Comunque. Fin quando è arrivato il momento, fatidico, di fare anch’io i primi passi verso quel mondo chiamato femminilità! Viva! E credetemi non è stato per niente facile. Ora sto attraversando la fase che provo ogni tanto a mettermi i tacchi. A parte il fatto del male ai piedi, che non sono abituati, poveri piedini, dopo trentun anni a ballerine e Doctor Marteens, il difficile è proprio quello di abituarti all’idea di essere una-che-si-mette-i-tacchi, una donna-che-porta-i-tacchi-(donna?!), è una rivoluzione rispetto all’idea che uno ha di se stesso (ma ci capite nulla voi uomini?). La fase gonna l’ho già passata e ora la porto abbastanza naturalmente, la minigonna…mmmm più complicato, scegliendo con molta cura i luoghi e le situazioni. In ogni caso mai minigonna e tacchi insieme. La minigonna deve essere sdrammatizzata.

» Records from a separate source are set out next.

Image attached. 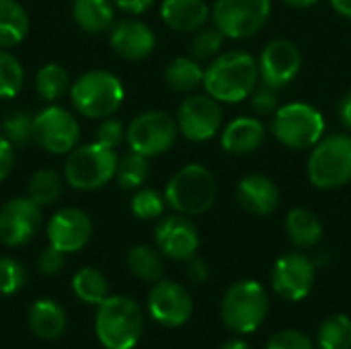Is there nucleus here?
I'll return each instance as SVG.
<instances>
[{
  "instance_id": "obj_1",
  "label": "nucleus",
  "mask_w": 351,
  "mask_h": 349,
  "mask_svg": "<svg viewBox=\"0 0 351 349\" xmlns=\"http://www.w3.org/2000/svg\"><path fill=\"white\" fill-rule=\"evenodd\" d=\"M257 84L259 64L243 49L216 56L204 72V88L218 103H241L251 97Z\"/></svg>"
},
{
  "instance_id": "obj_2",
  "label": "nucleus",
  "mask_w": 351,
  "mask_h": 349,
  "mask_svg": "<svg viewBox=\"0 0 351 349\" xmlns=\"http://www.w3.org/2000/svg\"><path fill=\"white\" fill-rule=\"evenodd\" d=\"M144 331V315L130 296H107L95 315V333L105 349H134Z\"/></svg>"
},
{
  "instance_id": "obj_3",
  "label": "nucleus",
  "mask_w": 351,
  "mask_h": 349,
  "mask_svg": "<svg viewBox=\"0 0 351 349\" xmlns=\"http://www.w3.org/2000/svg\"><path fill=\"white\" fill-rule=\"evenodd\" d=\"M218 195V183L210 169L204 165H187L181 171H177L167 189L165 200L167 204L183 216H199L208 212Z\"/></svg>"
},
{
  "instance_id": "obj_4",
  "label": "nucleus",
  "mask_w": 351,
  "mask_h": 349,
  "mask_svg": "<svg viewBox=\"0 0 351 349\" xmlns=\"http://www.w3.org/2000/svg\"><path fill=\"white\" fill-rule=\"evenodd\" d=\"M308 181L317 189H339L351 181V136H323L306 160Z\"/></svg>"
},
{
  "instance_id": "obj_5",
  "label": "nucleus",
  "mask_w": 351,
  "mask_h": 349,
  "mask_svg": "<svg viewBox=\"0 0 351 349\" xmlns=\"http://www.w3.org/2000/svg\"><path fill=\"white\" fill-rule=\"evenodd\" d=\"M323 113L304 101L278 107L271 119V134L280 144L292 150H308L325 136Z\"/></svg>"
},
{
  "instance_id": "obj_6",
  "label": "nucleus",
  "mask_w": 351,
  "mask_h": 349,
  "mask_svg": "<svg viewBox=\"0 0 351 349\" xmlns=\"http://www.w3.org/2000/svg\"><path fill=\"white\" fill-rule=\"evenodd\" d=\"M76 111L90 119H103L113 115L125 97L121 80L107 70L84 72L70 88Z\"/></svg>"
},
{
  "instance_id": "obj_7",
  "label": "nucleus",
  "mask_w": 351,
  "mask_h": 349,
  "mask_svg": "<svg viewBox=\"0 0 351 349\" xmlns=\"http://www.w3.org/2000/svg\"><path fill=\"white\" fill-rule=\"evenodd\" d=\"M117 154L113 148H107L99 142L76 146L68 152L64 167L66 183L80 191H95L107 185L117 173Z\"/></svg>"
},
{
  "instance_id": "obj_8",
  "label": "nucleus",
  "mask_w": 351,
  "mask_h": 349,
  "mask_svg": "<svg viewBox=\"0 0 351 349\" xmlns=\"http://www.w3.org/2000/svg\"><path fill=\"white\" fill-rule=\"evenodd\" d=\"M269 311L267 292L259 282L243 280L232 284L222 298V321L234 333L247 335L257 331Z\"/></svg>"
},
{
  "instance_id": "obj_9",
  "label": "nucleus",
  "mask_w": 351,
  "mask_h": 349,
  "mask_svg": "<svg viewBox=\"0 0 351 349\" xmlns=\"http://www.w3.org/2000/svg\"><path fill=\"white\" fill-rule=\"evenodd\" d=\"M271 14V0H216L212 6L214 27L230 39H247L259 33Z\"/></svg>"
},
{
  "instance_id": "obj_10",
  "label": "nucleus",
  "mask_w": 351,
  "mask_h": 349,
  "mask_svg": "<svg viewBox=\"0 0 351 349\" xmlns=\"http://www.w3.org/2000/svg\"><path fill=\"white\" fill-rule=\"evenodd\" d=\"M179 128L177 121L165 111H146L132 119L125 130L130 150L142 156H158L173 148Z\"/></svg>"
},
{
  "instance_id": "obj_11",
  "label": "nucleus",
  "mask_w": 351,
  "mask_h": 349,
  "mask_svg": "<svg viewBox=\"0 0 351 349\" xmlns=\"http://www.w3.org/2000/svg\"><path fill=\"white\" fill-rule=\"evenodd\" d=\"M33 140L51 154H68L80 140V125L70 111L49 105L33 117Z\"/></svg>"
},
{
  "instance_id": "obj_12",
  "label": "nucleus",
  "mask_w": 351,
  "mask_h": 349,
  "mask_svg": "<svg viewBox=\"0 0 351 349\" xmlns=\"http://www.w3.org/2000/svg\"><path fill=\"white\" fill-rule=\"evenodd\" d=\"M222 107L220 103L206 95L187 97L177 111V128L191 142H208L222 128Z\"/></svg>"
},
{
  "instance_id": "obj_13",
  "label": "nucleus",
  "mask_w": 351,
  "mask_h": 349,
  "mask_svg": "<svg viewBox=\"0 0 351 349\" xmlns=\"http://www.w3.org/2000/svg\"><path fill=\"white\" fill-rule=\"evenodd\" d=\"M257 64H259V80L280 91L300 74L302 53L294 41L274 39L263 47Z\"/></svg>"
},
{
  "instance_id": "obj_14",
  "label": "nucleus",
  "mask_w": 351,
  "mask_h": 349,
  "mask_svg": "<svg viewBox=\"0 0 351 349\" xmlns=\"http://www.w3.org/2000/svg\"><path fill=\"white\" fill-rule=\"evenodd\" d=\"M315 263L302 253L282 255L271 269V288L278 296L298 302L306 298L315 286Z\"/></svg>"
},
{
  "instance_id": "obj_15",
  "label": "nucleus",
  "mask_w": 351,
  "mask_h": 349,
  "mask_svg": "<svg viewBox=\"0 0 351 349\" xmlns=\"http://www.w3.org/2000/svg\"><path fill=\"white\" fill-rule=\"evenodd\" d=\"M41 226V206L31 197L8 200L0 208V243L6 247L27 245Z\"/></svg>"
},
{
  "instance_id": "obj_16",
  "label": "nucleus",
  "mask_w": 351,
  "mask_h": 349,
  "mask_svg": "<svg viewBox=\"0 0 351 349\" xmlns=\"http://www.w3.org/2000/svg\"><path fill=\"white\" fill-rule=\"evenodd\" d=\"M148 311L162 327H181L193 313V300L181 284L158 280L148 294Z\"/></svg>"
},
{
  "instance_id": "obj_17",
  "label": "nucleus",
  "mask_w": 351,
  "mask_h": 349,
  "mask_svg": "<svg viewBox=\"0 0 351 349\" xmlns=\"http://www.w3.org/2000/svg\"><path fill=\"white\" fill-rule=\"evenodd\" d=\"M154 241L158 251L175 261H187L199 249V232L183 214L162 218L154 230Z\"/></svg>"
},
{
  "instance_id": "obj_18",
  "label": "nucleus",
  "mask_w": 351,
  "mask_h": 349,
  "mask_svg": "<svg viewBox=\"0 0 351 349\" xmlns=\"http://www.w3.org/2000/svg\"><path fill=\"white\" fill-rule=\"evenodd\" d=\"M93 234L90 218L76 208H64L56 212L47 222V241L62 253H76L86 247Z\"/></svg>"
},
{
  "instance_id": "obj_19",
  "label": "nucleus",
  "mask_w": 351,
  "mask_h": 349,
  "mask_svg": "<svg viewBox=\"0 0 351 349\" xmlns=\"http://www.w3.org/2000/svg\"><path fill=\"white\" fill-rule=\"evenodd\" d=\"M109 41L111 47L125 60H144L154 51L156 45L154 31L138 19H125L115 23Z\"/></svg>"
},
{
  "instance_id": "obj_20",
  "label": "nucleus",
  "mask_w": 351,
  "mask_h": 349,
  "mask_svg": "<svg viewBox=\"0 0 351 349\" xmlns=\"http://www.w3.org/2000/svg\"><path fill=\"white\" fill-rule=\"evenodd\" d=\"M237 200L247 212L257 214V216H265L278 208L280 189L274 183V179H269L267 175L253 173V175H247L239 181Z\"/></svg>"
},
{
  "instance_id": "obj_21",
  "label": "nucleus",
  "mask_w": 351,
  "mask_h": 349,
  "mask_svg": "<svg viewBox=\"0 0 351 349\" xmlns=\"http://www.w3.org/2000/svg\"><path fill=\"white\" fill-rule=\"evenodd\" d=\"M265 125L257 117H237L222 130V148L232 156H247L265 142Z\"/></svg>"
},
{
  "instance_id": "obj_22",
  "label": "nucleus",
  "mask_w": 351,
  "mask_h": 349,
  "mask_svg": "<svg viewBox=\"0 0 351 349\" xmlns=\"http://www.w3.org/2000/svg\"><path fill=\"white\" fill-rule=\"evenodd\" d=\"M160 16L173 31L195 33L206 25L210 8L204 0H162Z\"/></svg>"
},
{
  "instance_id": "obj_23",
  "label": "nucleus",
  "mask_w": 351,
  "mask_h": 349,
  "mask_svg": "<svg viewBox=\"0 0 351 349\" xmlns=\"http://www.w3.org/2000/svg\"><path fill=\"white\" fill-rule=\"evenodd\" d=\"M68 325V317L64 309L49 298H39L29 309V327L33 335L43 341H56L64 335Z\"/></svg>"
},
{
  "instance_id": "obj_24",
  "label": "nucleus",
  "mask_w": 351,
  "mask_h": 349,
  "mask_svg": "<svg viewBox=\"0 0 351 349\" xmlns=\"http://www.w3.org/2000/svg\"><path fill=\"white\" fill-rule=\"evenodd\" d=\"M286 234L298 249H313L323 237V224L319 216L306 208H292L286 214Z\"/></svg>"
},
{
  "instance_id": "obj_25",
  "label": "nucleus",
  "mask_w": 351,
  "mask_h": 349,
  "mask_svg": "<svg viewBox=\"0 0 351 349\" xmlns=\"http://www.w3.org/2000/svg\"><path fill=\"white\" fill-rule=\"evenodd\" d=\"M74 21L86 33H103L113 27V0H74Z\"/></svg>"
},
{
  "instance_id": "obj_26",
  "label": "nucleus",
  "mask_w": 351,
  "mask_h": 349,
  "mask_svg": "<svg viewBox=\"0 0 351 349\" xmlns=\"http://www.w3.org/2000/svg\"><path fill=\"white\" fill-rule=\"evenodd\" d=\"M29 31L27 10L16 0H0V49L19 45Z\"/></svg>"
},
{
  "instance_id": "obj_27",
  "label": "nucleus",
  "mask_w": 351,
  "mask_h": 349,
  "mask_svg": "<svg viewBox=\"0 0 351 349\" xmlns=\"http://www.w3.org/2000/svg\"><path fill=\"white\" fill-rule=\"evenodd\" d=\"M204 72L195 58H175L165 70V82L177 93H191L204 84Z\"/></svg>"
},
{
  "instance_id": "obj_28",
  "label": "nucleus",
  "mask_w": 351,
  "mask_h": 349,
  "mask_svg": "<svg viewBox=\"0 0 351 349\" xmlns=\"http://www.w3.org/2000/svg\"><path fill=\"white\" fill-rule=\"evenodd\" d=\"M72 290L82 302L99 306L109 296V282L103 272L95 267H82L72 278Z\"/></svg>"
},
{
  "instance_id": "obj_29",
  "label": "nucleus",
  "mask_w": 351,
  "mask_h": 349,
  "mask_svg": "<svg viewBox=\"0 0 351 349\" xmlns=\"http://www.w3.org/2000/svg\"><path fill=\"white\" fill-rule=\"evenodd\" d=\"M128 267L138 280L154 282V284L158 280H162V272H165L160 251H156L154 247H148V245H136L128 253Z\"/></svg>"
},
{
  "instance_id": "obj_30",
  "label": "nucleus",
  "mask_w": 351,
  "mask_h": 349,
  "mask_svg": "<svg viewBox=\"0 0 351 349\" xmlns=\"http://www.w3.org/2000/svg\"><path fill=\"white\" fill-rule=\"evenodd\" d=\"M321 349H351V319L346 315L327 317L317 333Z\"/></svg>"
},
{
  "instance_id": "obj_31",
  "label": "nucleus",
  "mask_w": 351,
  "mask_h": 349,
  "mask_svg": "<svg viewBox=\"0 0 351 349\" xmlns=\"http://www.w3.org/2000/svg\"><path fill=\"white\" fill-rule=\"evenodd\" d=\"M70 86L68 72L60 64H45L35 76V88L43 101H58Z\"/></svg>"
},
{
  "instance_id": "obj_32",
  "label": "nucleus",
  "mask_w": 351,
  "mask_h": 349,
  "mask_svg": "<svg viewBox=\"0 0 351 349\" xmlns=\"http://www.w3.org/2000/svg\"><path fill=\"white\" fill-rule=\"evenodd\" d=\"M150 175V163L148 156H142L138 152H128L117 163V181L123 189H138L144 185V181Z\"/></svg>"
},
{
  "instance_id": "obj_33",
  "label": "nucleus",
  "mask_w": 351,
  "mask_h": 349,
  "mask_svg": "<svg viewBox=\"0 0 351 349\" xmlns=\"http://www.w3.org/2000/svg\"><path fill=\"white\" fill-rule=\"evenodd\" d=\"M29 197L37 204V206H49L53 204L60 193H62V179L56 171L51 169H41L37 171L31 181H29Z\"/></svg>"
},
{
  "instance_id": "obj_34",
  "label": "nucleus",
  "mask_w": 351,
  "mask_h": 349,
  "mask_svg": "<svg viewBox=\"0 0 351 349\" xmlns=\"http://www.w3.org/2000/svg\"><path fill=\"white\" fill-rule=\"evenodd\" d=\"M25 82V70L21 66V62L0 49V99H12L21 93Z\"/></svg>"
},
{
  "instance_id": "obj_35",
  "label": "nucleus",
  "mask_w": 351,
  "mask_h": 349,
  "mask_svg": "<svg viewBox=\"0 0 351 349\" xmlns=\"http://www.w3.org/2000/svg\"><path fill=\"white\" fill-rule=\"evenodd\" d=\"M224 43V35L218 27H202L195 31L193 39H191V58H195L197 62H208L214 60L216 56H220Z\"/></svg>"
},
{
  "instance_id": "obj_36",
  "label": "nucleus",
  "mask_w": 351,
  "mask_h": 349,
  "mask_svg": "<svg viewBox=\"0 0 351 349\" xmlns=\"http://www.w3.org/2000/svg\"><path fill=\"white\" fill-rule=\"evenodd\" d=\"M167 206L165 195H160L156 189H140L132 197V212L140 220H156L162 216Z\"/></svg>"
},
{
  "instance_id": "obj_37",
  "label": "nucleus",
  "mask_w": 351,
  "mask_h": 349,
  "mask_svg": "<svg viewBox=\"0 0 351 349\" xmlns=\"http://www.w3.org/2000/svg\"><path fill=\"white\" fill-rule=\"evenodd\" d=\"M4 136L10 140L12 146H25L33 140V117L16 111L4 119Z\"/></svg>"
},
{
  "instance_id": "obj_38",
  "label": "nucleus",
  "mask_w": 351,
  "mask_h": 349,
  "mask_svg": "<svg viewBox=\"0 0 351 349\" xmlns=\"http://www.w3.org/2000/svg\"><path fill=\"white\" fill-rule=\"evenodd\" d=\"M27 282V272L25 267L10 259V257H2L0 259V294L10 296L16 294Z\"/></svg>"
},
{
  "instance_id": "obj_39",
  "label": "nucleus",
  "mask_w": 351,
  "mask_h": 349,
  "mask_svg": "<svg viewBox=\"0 0 351 349\" xmlns=\"http://www.w3.org/2000/svg\"><path fill=\"white\" fill-rule=\"evenodd\" d=\"M251 107L259 113V115H269L278 111L280 99H278V88L261 82L255 86V91L251 93Z\"/></svg>"
},
{
  "instance_id": "obj_40",
  "label": "nucleus",
  "mask_w": 351,
  "mask_h": 349,
  "mask_svg": "<svg viewBox=\"0 0 351 349\" xmlns=\"http://www.w3.org/2000/svg\"><path fill=\"white\" fill-rule=\"evenodd\" d=\"M265 349H315V344L308 335L300 333V331H294V329H288V331H280L276 333L267 348Z\"/></svg>"
},
{
  "instance_id": "obj_41",
  "label": "nucleus",
  "mask_w": 351,
  "mask_h": 349,
  "mask_svg": "<svg viewBox=\"0 0 351 349\" xmlns=\"http://www.w3.org/2000/svg\"><path fill=\"white\" fill-rule=\"evenodd\" d=\"M125 138V130L121 125V121L117 119H105L99 128H97V136L95 142L107 146V148H117L121 144V140Z\"/></svg>"
},
{
  "instance_id": "obj_42",
  "label": "nucleus",
  "mask_w": 351,
  "mask_h": 349,
  "mask_svg": "<svg viewBox=\"0 0 351 349\" xmlns=\"http://www.w3.org/2000/svg\"><path fill=\"white\" fill-rule=\"evenodd\" d=\"M66 263V253H62L60 249L56 247H47L45 251H41L39 259H37V269L43 274V276H56Z\"/></svg>"
},
{
  "instance_id": "obj_43",
  "label": "nucleus",
  "mask_w": 351,
  "mask_h": 349,
  "mask_svg": "<svg viewBox=\"0 0 351 349\" xmlns=\"http://www.w3.org/2000/svg\"><path fill=\"white\" fill-rule=\"evenodd\" d=\"M14 167V150L6 136H0V183L10 175Z\"/></svg>"
},
{
  "instance_id": "obj_44",
  "label": "nucleus",
  "mask_w": 351,
  "mask_h": 349,
  "mask_svg": "<svg viewBox=\"0 0 351 349\" xmlns=\"http://www.w3.org/2000/svg\"><path fill=\"white\" fill-rule=\"evenodd\" d=\"M185 263H187V265H185V274H187V278H189L191 282L202 284V282H206V280H208L210 269H208V265H206V261H204V259H197V257L193 255V257H189Z\"/></svg>"
},
{
  "instance_id": "obj_45",
  "label": "nucleus",
  "mask_w": 351,
  "mask_h": 349,
  "mask_svg": "<svg viewBox=\"0 0 351 349\" xmlns=\"http://www.w3.org/2000/svg\"><path fill=\"white\" fill-rule=\"evenodd\" d=\"M337 117H339L341 125L351 132V88L337 103Z\"/></svg>"
},
{
  "instance_id": "obj_46",
  "label": "nucleus",
  "mask_w": 351,
  "mask_h": 349,
  "mask_svg": "<svg viewBox=\"0 0 351 349\" xmlns=\"http://www.w3.org/2000/svg\"><path fill=\"white\" fill-rule=\"evenodd\" d=\"M113 2H115L117 8H121V10L130 12V14H140L146 8H150L154 0H113Z\"/></svg>"
},
{
  "instance_id": "obj_47",
  "label": "nucleus",
  "mask_w": 351,
  "mask_h": 349,
  "mask_svg": "<svg viewBox=\"0 0 351 349\" xmlns=\"http://www.w3.org/2000/svg\"><path fill=\"white\" fill-rule=\"evenodd\" d=\"M329 2L335 8V12H339L346 19H351V0H329Z\"/></svg>"
},
{
  "instance_id": "obj_48",
  "label": "nucleus",
  "mask_w": 351,
  "mask_h": 349,
  "mask_svg": "<svg viewBox=\"0 0 351 349\" xmlns=\"http://www.w3.org/2000/svg\"><path fill=\"white\" fill-rule=\"evenodd\" d=\"M282 2H286L288 6H294V8H308V6L317 4L319 0H282Z\"/></svg>"
},
{
  "instance_id": "obj_49",
  "label": "nucleus",
  "mask_w": 351,
  "mask_h": 349,
  "mask_svg": "<svg viewBox=\"0 0 351 349\" xmlns=\"http://www.w3.org/2000/svg\"><path fill=\"white\" fill-rule=\"evenodd\" d=\"M220 349H251L245 341H241V339H230V341H226L224 346Z\"/></svg>"
}]
</instances>
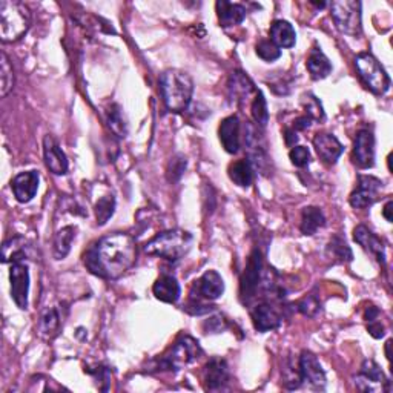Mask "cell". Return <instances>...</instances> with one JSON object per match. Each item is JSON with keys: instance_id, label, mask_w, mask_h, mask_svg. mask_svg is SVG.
I'll use <instances>...</instances> for the list:
<instances>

Poi da quando lavoro a scuola, le perle alle orecchie, ogni tanto ci stanno bene, perché no? Perché no, mi dico, perché ormai io e me stessa abbiamo assodato che no, non sono una gatta morta….
Perciò, questo è un post in difesa delle gatte morte, per un motivo assolutamente autoreferenziale, com’è tutto questo blog del resto. Perché magari una mi conosce per la prima volta proprio quel giorno che io, raccogliendo tutto il mio coraggio di ragazza-ammazza-femmnilità, indosso, che so, una gonna e le perle alle orecchie, e magari proprio quel giorno non porto una delle mie borse con le pezze e la lana e la tracolla rotta e riannodata e magari ho preso una borsa una di cuoio nero da portare nelle occasioni e tu ragazza alternativa mi vedi e pensi ah ma quella è solo una gatta morta quando non sai o tu ragazza alternativa non sai tutto il percorso-recupera-femminilità che si annoda dietro quel mio abbigliamento di stamattina, dietro quel gesto banale di mettermi le perle alle orecchie, che non hanno niente a che vedere con le perle delle gatte morte, le mie, le mie sono le perle della rinascita, le perle della femminilità ritrovata.
Dunque non chiamiamole più gatte morte, non chiamiamole proprio, non pensiamo eccone un’altra quando sta passando, perché dietro a un paio di perle alle orecchie potrebbe nascondersi una come te.